Сначала в Рэнисе вспыхнула былая неприязнь, но потом он почувствовал странное волнение, почувствовал, что ему необходимо всему выложится, и как можно более искренне поведать о тогдашнем своем состоянии. Именно так он и начал: говорил стремительно, захлебываясь чувствами, называл Веронику «святой» — в конце концов расчувствовался так, что и заплакал.
— Какое странное, непонятное мне чувство! — громко, страдая, воскликнула тьма, когда Рэнис, потратив около получаса — тяжело задышал, согнулся, словно после долгого бега. — …Все пытаюсь понять, что значит оно! Почему меня так влечет… Ведь не плоть же это — я же стихия сейчас! Но почему, почему — быть может ты, маленький смертный, пылинка, жизнь которой уйдет в небытие, как и мириады иных жизней — быть может ты, ответ?! Что такое любовь?! Почему ей одинаково подвержен и крестьянин, век проживший в своей хижине, и даже не знающий, что такое книги; и проклятый Манвэ, которому открыты тайны мироздания — почему и тот и другой становится пред этим чувством бессильным, почему творит то, что ни в каком ином состоянии никогда бы не сотворил?!
— Я не знаю! Не знаю! — задыхаясь, мучительно выкрикнул Рэнис. — Вот вы бы у Робина спросили — он то более сведущ!.. А я что?! Да я же подлец — я слабак! Я же, ради этой святой, готов и брата предать! Ведь я же знаю, как он ее любит — и понимаю его, но ничего-ничего не могу с собой поделать. Нет — вот сейчас пойду, и покаюсь ей во всем.

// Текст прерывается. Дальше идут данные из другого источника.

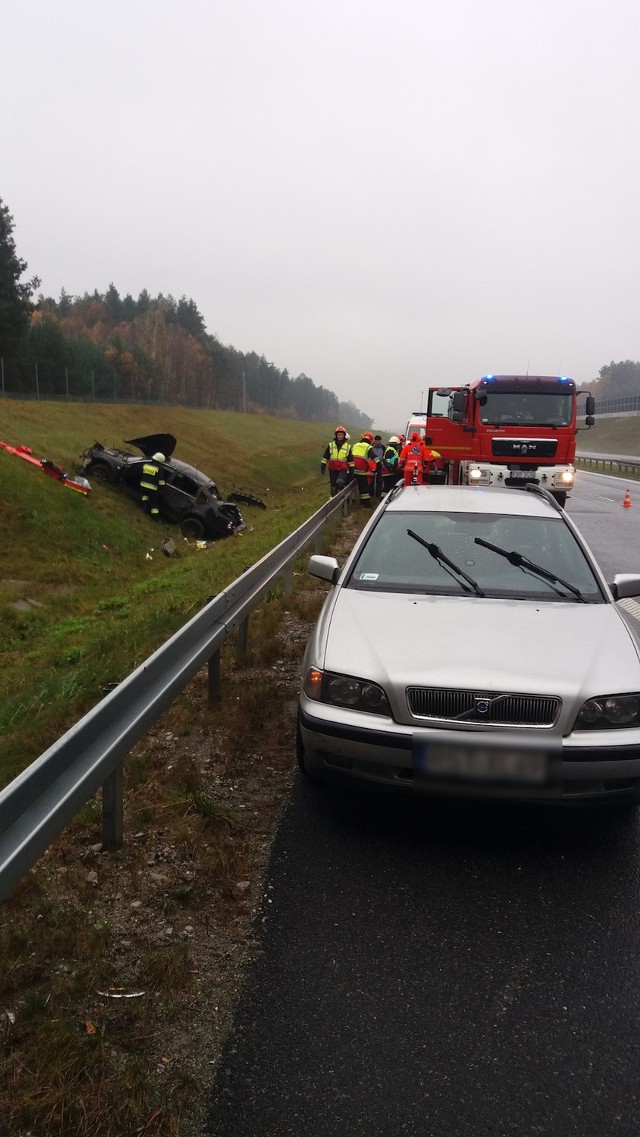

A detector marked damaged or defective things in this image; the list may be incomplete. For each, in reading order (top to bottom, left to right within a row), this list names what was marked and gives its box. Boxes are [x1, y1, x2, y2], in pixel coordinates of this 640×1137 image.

— Так ты же сам говорил, что брат твой урод; что ты то к нему привык, но иной человек от одного вида его, в обморок упасть может. Как же можно рядом с таким уродством счастливым быть?
— Так не цвет же глаз, ни длину волос, ни тело мы любим — если это любим, так это уж и любовью то назвать страшно — это уж что-то орочье, дрянное.
— Так если бы твоя Вероника жабой слизистой была, и из глаз у нее гной тек, и голос был бы, как скрип — то же бы самое испытывал ты?! Так же вот стремился сейчас к этой жабе — так бы хотел с ней на века уединится?! Нет — тебе надо чтоб у умишко, и добродетель, и чтобы глаз радовало — это прекрасно! А Робин не будет глаз ее радовать… Так почему не ты?